● Data extract:
------------------------------------
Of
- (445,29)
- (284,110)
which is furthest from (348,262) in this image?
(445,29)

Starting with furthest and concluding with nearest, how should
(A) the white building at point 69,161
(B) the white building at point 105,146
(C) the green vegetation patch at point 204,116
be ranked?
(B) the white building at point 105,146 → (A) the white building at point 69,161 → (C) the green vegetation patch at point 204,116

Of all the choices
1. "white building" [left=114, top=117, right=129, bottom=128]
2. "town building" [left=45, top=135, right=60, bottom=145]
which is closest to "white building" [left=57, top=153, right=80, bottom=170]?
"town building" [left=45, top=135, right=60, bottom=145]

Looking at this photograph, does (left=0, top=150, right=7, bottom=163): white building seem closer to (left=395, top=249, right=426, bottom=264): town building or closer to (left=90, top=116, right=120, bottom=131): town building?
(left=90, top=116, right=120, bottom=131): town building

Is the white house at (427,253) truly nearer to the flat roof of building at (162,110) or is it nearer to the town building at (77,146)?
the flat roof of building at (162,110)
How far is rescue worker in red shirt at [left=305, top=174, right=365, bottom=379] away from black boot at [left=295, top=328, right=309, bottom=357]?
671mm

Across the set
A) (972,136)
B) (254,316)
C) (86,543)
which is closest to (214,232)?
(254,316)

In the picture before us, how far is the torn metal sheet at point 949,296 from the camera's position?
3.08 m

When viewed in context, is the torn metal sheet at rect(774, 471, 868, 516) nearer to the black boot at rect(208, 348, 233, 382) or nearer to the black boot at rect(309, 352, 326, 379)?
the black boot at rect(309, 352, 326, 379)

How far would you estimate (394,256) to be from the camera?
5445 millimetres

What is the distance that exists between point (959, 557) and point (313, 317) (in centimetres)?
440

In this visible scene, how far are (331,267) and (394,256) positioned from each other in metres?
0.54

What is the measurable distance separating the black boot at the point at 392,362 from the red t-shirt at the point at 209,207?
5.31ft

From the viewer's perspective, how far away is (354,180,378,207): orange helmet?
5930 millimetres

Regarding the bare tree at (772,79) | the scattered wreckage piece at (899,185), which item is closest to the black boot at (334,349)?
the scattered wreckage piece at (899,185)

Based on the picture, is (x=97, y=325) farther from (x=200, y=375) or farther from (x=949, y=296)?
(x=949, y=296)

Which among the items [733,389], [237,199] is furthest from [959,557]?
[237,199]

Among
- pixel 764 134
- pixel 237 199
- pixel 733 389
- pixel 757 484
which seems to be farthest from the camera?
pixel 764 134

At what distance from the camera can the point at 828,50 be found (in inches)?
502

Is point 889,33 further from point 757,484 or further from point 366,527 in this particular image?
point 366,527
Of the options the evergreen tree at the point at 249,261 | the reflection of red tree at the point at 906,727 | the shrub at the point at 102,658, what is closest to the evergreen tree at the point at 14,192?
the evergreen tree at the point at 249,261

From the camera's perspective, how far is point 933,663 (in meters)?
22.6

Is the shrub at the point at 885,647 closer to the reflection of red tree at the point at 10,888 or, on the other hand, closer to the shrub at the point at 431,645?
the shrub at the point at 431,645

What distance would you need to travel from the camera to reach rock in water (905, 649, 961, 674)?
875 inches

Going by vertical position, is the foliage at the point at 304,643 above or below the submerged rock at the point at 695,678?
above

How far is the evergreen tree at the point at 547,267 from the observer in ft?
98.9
------------------------------------
Copy out the items above word for word, from the very start through the line that contains "5445 millimetres", with both of those included.

● Worked solution:
Of
- (445,29)
- (284,110)
which is furthest from (348,262) in this image?
(445,29)

Starting with furthest and concluding with nearest, how should
(A) the white building at point 69,161
(B) the white building at point 105,146
(C) the green vegetation patch at point 204,116
be ranked?
(B) the white building at point 105,146 → (A) the white building at point 69,161 → (C) the green vegetation patch at point 204,116

Of all the choices
1. "white building" [left=114, top=117, right=129, bottom=128]
2. "town building" [left=45, top=135, right=60, bottom=145]
which is closest to "white building" [left=57, top=153, right=80, bottom=170]?
"town building" [left=45, top=135, right=60, bottom=145]

Looking at this photograph, does (left=0, top=150, right=7, bottom=163): white building seem closer to (left=395, top=249, right=426, bottom=264): town building or closer to (left=90, top=116, right=120, bottom=131): town building?
(left=90, top=116, right=120, bottom=131): town building

Is the white house at (427,253) truly nearer to the flat roof of building at (162,110) or is it nearer to the town building at (77,146)?
the flat roof of building at (162,110)
How far is rescue worker in red shirt at [left=305, top=174, right=365, bottom=379] away from black boot at [left=295, top=328, right=309, bottom=357]?
671mm

Across the set
A) (972,136)
B) (254,316)
C) (86,543)
which is closest to (214,232)?
(254,316)

In the picture before us, how far is the torn metal sheet at point 949,296 from the camera's position?
3.08 m

When viewed in context, is the torn metal sheet at rect(774, 471, 868, 516) nearer to the black boot at rect(208, 348, 233, 382) or nearer to the black boot at rect(309, 352, 326, 379)?
the black boot at rect(309, 352, 326, 379)

How far would you estimate (394,256) to be from the camera?
5445 millimetres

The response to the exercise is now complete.